Ahhh…if only we could bottle that raw, fervent emotion and uncork it when we need it most, imagine how much better off we’d all be! Especially because eventually that powerful passion fades. After all, such intensity is hard to sustain, so how could it not?
This was a theme I wanted to explore when I wrote Sleeping with Ward Cleaver. After that ardent passion fades and mundane reality takes over, after the happily-ever-after: then what? You fall in love, get married, and expect things to be perfect. But then you start to take each other for granted and life takes over and kids come along and life is more about survival and trying to keep your head above water than worrying about stoking the fires of passion that once overrode everything else. I’ve seen enough marriages not be able to forge past those hard times (my own parents included), so I loved the idea of creating a couple who are at the point of deciding whether their marriage is salvageable, and if so, how in the world are they going to fix it? It’s something I think a lot of people experience in their own lives and I figured they could relate to. Maybe it’s my attempt to create a happily ever after, re-dux: to give readers a chance to feel what it might be like to fall in love all over again, this time with the same person.
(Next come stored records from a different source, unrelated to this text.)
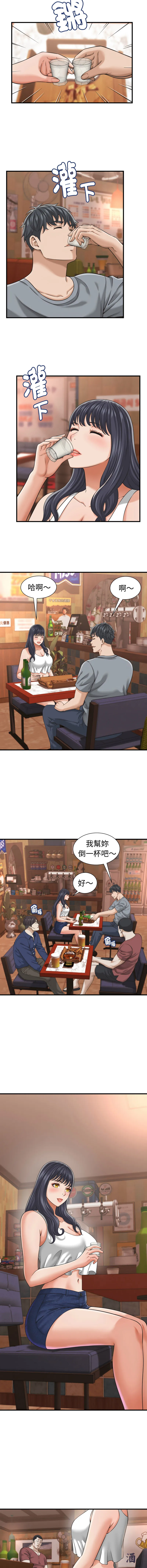 与人妻有个秘密 第29话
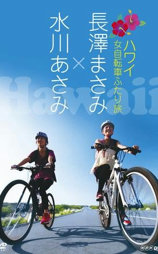 女子自行车夏威夷游记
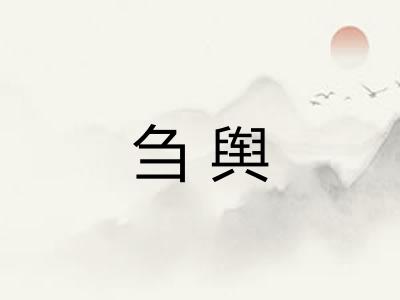 刍舆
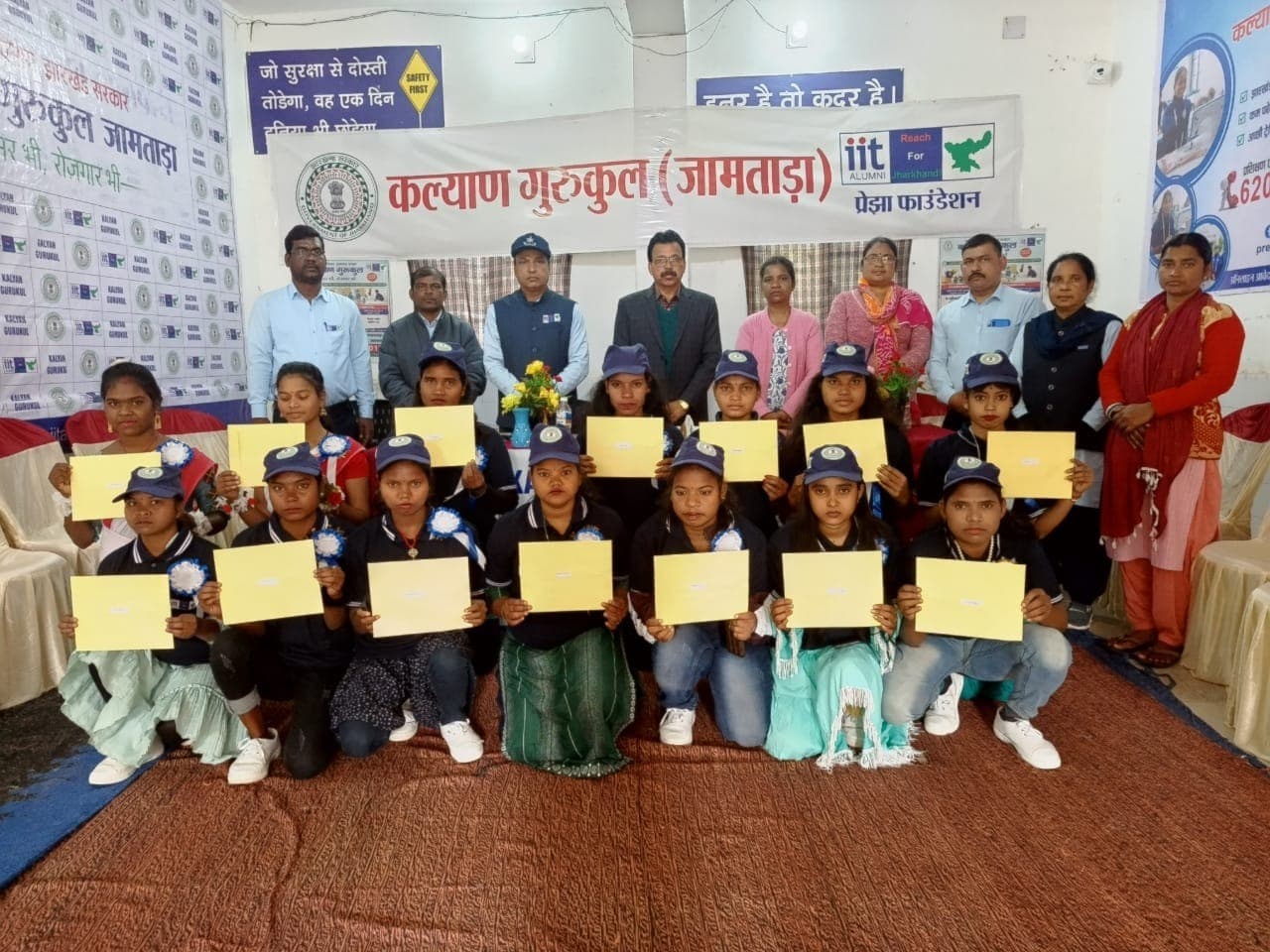 कल्याण गुरुकुल में छात्राओं को मिला नियुक्ति-पत्र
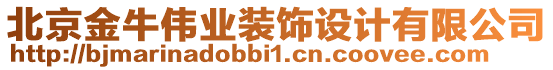 北京金牛偉業(yè)裝飾設(shè)計(jì)有限公司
It breaks my heart that in one week we will wave farewell to a lovely group of French teens, many of whom have fallen crazy in love for kids who live an ocean away–not exactly a recipe for sustaining a viable relationship. But at least they’ve have had the great fortune of experiencing that force field that everyone eventually comes to recognize as love. And whether it’s modern or not, fact is, it’s as old as the hills, and most of us would give anything to experience that feeling again and again.